In my experience, most developers dread working with
regular expressions,
but I love them. I enjoy using their dense syntax to write expressive patterns
that solve all sorts of cool challenges. I use them every day: on the command
line with grep
and sed
, in my editor’s search-and-replace tool, in
crosswords, and of course in production code.
But their power must be carefully wielded, because it’s very easy to introduce unexpected false positives. Let’s take a look at a regular expression that demonstrates this danger and talk about how to fix it.
An example of a bad regular expression
Imagine that you’re implementing a commenting feature for
a well-regarded tech blog. Users should be able
to link text to other blog posts, but they shouldn’t be allowed to link to other
websites. So you write a regular expression to ensure that link URLs only refer
to the blog’s domain name, for example
https://thoughtbot.com/blog/write-code-to-be-read
:
unless url =~ /thoughtbot.com/
raise "#{url} is invalid"
end
At first glance, this may seem sensible, but unfortunately it opens several loopholes that can be easily bypassed. Let’s fix them!
In regular expressions, .
matches any single character except a newline
(\n
). While a period/full stop fits that description, so does anything else.
For example, a user could circumvent our restrictions with a URL like
https://thoughtbot-com.example.com/phishing-page
. So let’s use \.
to
represent the character literally:
/thoughtbot\.com/
Next, while it’s obvious to a human that our regular expression is meant to
check the domain-name part of the URL, we didn’t actually specify that. A user
could provide a URL like https://example.com/phishing-page?xyz=thoughtbot.com
.
We should make sure that we’re matching on the domain name:
/https:\/\/thoughtbot\.com/
Better, but there’s still more to fix. We’re not checking that the entire
domain name is correct; a user could use subdomains to get around this, e.g.
https://thoughtbot.com.example.com/phishing-page
. We’ll ensure that the domain
name is followed by a /
to prevent this:
/https:\/\/thoughtbot\.com\//
Finally, we forgot to make sure that the domain name appears at the beginning of
the string, meaning that someone could pass
https://example.com/phishing-page/https://thoughtbot.com/
.
In Ruby, \A
is the proper anchor for this;
in other languages, it might be ^
(with
multiline mode
disabled):
/\Ahttps:\/\/thoughtbot\.com\//
Wow. That took a lot of work to create a sufficiently safe regular expression. And for more complex patterns, we might have to consider their efficiency so that we don’t encounter a problem similar to the regular expression that caused a Stack Overflow outage.

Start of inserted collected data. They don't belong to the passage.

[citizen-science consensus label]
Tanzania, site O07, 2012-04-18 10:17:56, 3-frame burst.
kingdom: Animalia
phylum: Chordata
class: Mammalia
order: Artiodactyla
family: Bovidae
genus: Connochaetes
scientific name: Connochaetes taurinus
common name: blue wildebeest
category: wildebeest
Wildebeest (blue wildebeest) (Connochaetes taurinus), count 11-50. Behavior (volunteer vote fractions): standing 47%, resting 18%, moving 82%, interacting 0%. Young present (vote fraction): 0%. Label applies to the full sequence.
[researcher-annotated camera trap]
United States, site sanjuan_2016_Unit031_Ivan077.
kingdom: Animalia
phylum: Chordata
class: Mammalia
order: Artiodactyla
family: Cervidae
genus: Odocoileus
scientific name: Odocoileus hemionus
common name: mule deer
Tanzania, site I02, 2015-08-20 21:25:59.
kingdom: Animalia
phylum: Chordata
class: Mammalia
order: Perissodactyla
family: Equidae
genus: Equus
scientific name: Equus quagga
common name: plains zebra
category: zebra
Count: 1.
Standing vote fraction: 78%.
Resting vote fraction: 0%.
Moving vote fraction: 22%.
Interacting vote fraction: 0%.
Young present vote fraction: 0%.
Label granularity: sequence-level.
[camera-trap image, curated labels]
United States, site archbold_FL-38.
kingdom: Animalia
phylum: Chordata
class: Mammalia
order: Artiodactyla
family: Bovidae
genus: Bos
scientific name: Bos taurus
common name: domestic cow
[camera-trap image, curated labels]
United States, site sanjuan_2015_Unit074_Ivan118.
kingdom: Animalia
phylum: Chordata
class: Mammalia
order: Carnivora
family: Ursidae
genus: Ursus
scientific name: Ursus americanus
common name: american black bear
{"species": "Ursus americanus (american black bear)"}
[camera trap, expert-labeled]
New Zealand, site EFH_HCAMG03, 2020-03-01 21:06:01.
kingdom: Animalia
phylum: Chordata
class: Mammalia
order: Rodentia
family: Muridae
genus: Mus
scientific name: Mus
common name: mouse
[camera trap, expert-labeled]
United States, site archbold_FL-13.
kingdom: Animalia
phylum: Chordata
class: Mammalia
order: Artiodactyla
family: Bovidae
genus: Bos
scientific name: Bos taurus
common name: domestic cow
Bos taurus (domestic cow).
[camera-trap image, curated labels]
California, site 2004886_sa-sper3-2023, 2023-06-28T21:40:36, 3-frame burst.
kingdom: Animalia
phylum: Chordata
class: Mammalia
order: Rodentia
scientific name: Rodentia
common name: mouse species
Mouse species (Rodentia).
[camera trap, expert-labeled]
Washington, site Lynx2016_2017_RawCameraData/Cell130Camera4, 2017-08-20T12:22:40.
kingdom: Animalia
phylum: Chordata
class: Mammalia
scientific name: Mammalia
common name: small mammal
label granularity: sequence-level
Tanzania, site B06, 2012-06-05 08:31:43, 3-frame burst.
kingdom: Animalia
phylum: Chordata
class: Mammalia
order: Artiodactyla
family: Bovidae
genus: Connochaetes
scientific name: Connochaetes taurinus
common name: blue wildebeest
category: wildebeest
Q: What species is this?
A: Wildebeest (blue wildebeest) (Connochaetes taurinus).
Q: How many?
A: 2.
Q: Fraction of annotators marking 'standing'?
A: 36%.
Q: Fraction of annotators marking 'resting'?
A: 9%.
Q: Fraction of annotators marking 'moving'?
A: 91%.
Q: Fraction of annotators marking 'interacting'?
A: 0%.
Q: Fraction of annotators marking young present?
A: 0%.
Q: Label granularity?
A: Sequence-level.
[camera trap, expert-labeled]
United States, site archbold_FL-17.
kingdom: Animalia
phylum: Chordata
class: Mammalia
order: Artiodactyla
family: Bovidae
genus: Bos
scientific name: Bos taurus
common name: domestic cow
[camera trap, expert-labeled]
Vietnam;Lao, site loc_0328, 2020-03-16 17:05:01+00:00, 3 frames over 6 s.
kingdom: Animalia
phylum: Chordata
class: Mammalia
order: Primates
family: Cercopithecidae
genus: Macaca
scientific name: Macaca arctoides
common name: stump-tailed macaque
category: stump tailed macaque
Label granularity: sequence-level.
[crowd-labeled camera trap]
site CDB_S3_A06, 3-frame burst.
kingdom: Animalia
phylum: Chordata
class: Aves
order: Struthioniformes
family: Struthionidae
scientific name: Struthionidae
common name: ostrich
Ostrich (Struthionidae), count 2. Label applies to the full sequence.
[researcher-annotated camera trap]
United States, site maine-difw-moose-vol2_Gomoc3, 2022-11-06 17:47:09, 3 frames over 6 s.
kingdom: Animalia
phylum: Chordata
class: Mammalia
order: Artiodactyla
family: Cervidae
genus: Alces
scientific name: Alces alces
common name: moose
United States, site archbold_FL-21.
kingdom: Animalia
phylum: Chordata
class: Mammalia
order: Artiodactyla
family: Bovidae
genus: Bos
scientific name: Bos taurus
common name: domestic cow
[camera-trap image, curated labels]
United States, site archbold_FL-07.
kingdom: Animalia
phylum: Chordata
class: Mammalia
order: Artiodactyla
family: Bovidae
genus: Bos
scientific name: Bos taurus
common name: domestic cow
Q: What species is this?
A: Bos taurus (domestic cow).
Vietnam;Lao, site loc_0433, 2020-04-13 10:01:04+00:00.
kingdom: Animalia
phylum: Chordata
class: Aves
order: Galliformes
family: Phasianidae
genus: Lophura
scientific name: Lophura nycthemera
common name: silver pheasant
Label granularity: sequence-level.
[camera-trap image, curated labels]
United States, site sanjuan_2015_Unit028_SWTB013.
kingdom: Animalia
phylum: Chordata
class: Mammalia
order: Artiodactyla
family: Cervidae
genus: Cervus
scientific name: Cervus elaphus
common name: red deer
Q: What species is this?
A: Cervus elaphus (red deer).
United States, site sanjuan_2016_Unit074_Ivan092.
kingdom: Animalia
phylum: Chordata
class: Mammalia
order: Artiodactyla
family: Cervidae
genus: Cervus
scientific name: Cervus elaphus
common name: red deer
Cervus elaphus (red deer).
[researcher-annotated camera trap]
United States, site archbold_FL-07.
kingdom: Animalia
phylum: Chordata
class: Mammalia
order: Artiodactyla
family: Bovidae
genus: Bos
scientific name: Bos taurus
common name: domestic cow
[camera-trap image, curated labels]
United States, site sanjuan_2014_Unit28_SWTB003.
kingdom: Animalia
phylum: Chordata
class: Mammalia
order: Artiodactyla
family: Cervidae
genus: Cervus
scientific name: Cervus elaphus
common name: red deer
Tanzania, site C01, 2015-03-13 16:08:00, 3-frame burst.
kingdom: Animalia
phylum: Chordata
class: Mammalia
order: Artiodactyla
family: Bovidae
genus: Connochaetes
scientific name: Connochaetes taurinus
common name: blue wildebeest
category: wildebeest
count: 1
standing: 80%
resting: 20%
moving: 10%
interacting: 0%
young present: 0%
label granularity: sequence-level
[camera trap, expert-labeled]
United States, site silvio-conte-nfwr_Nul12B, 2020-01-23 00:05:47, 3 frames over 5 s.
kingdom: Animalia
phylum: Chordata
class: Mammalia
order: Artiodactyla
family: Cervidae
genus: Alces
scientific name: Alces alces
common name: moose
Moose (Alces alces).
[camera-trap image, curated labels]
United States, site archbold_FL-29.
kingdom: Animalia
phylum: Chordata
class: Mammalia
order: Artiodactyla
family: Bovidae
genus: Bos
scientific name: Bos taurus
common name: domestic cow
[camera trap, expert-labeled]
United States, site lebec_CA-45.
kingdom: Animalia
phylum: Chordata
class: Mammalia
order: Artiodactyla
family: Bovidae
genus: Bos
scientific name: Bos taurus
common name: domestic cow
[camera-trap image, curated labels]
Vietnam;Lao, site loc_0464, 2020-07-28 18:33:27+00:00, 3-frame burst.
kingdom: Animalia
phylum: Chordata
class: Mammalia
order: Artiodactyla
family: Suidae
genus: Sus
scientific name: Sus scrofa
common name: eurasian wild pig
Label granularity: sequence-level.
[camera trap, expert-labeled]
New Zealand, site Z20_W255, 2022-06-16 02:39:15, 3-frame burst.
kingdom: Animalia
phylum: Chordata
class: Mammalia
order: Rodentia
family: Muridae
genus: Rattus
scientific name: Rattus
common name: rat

Alternatives to regular expressions
You shouldn’t completely reject regular expressions, but it’s very worth it to be judicious about when they’re an appropriate solution. Consider how the strings you’re analyzing are ultimately used. When a browser sends a request for a URL and a server receives it, those systems scan through that string to separate it into its components (scheme, domain, path, query, etc); where possible, use the same technique (perhaps via a widely used third-party library) to reduce the likelihood of mismatches. For the example above, we can use Ruby’s built-in URL parser:
parsed_url = URI.parse(url)
unless parsed_url.scheme == 'https' && parsed_url.host == 'thoughtbot.com'
raise "#{url} is invalid"
end
For almost any programming/markup language or standardized file format, I’d recommend using an official or popular parser; I feel much more confident with them than with ad-hoc regular expressions. If you’re analyzing strings whose format is trivial and largely nonconsequential (e.g. guarding against typos in postcodes or ID card numbers), then I think regular expressions work well.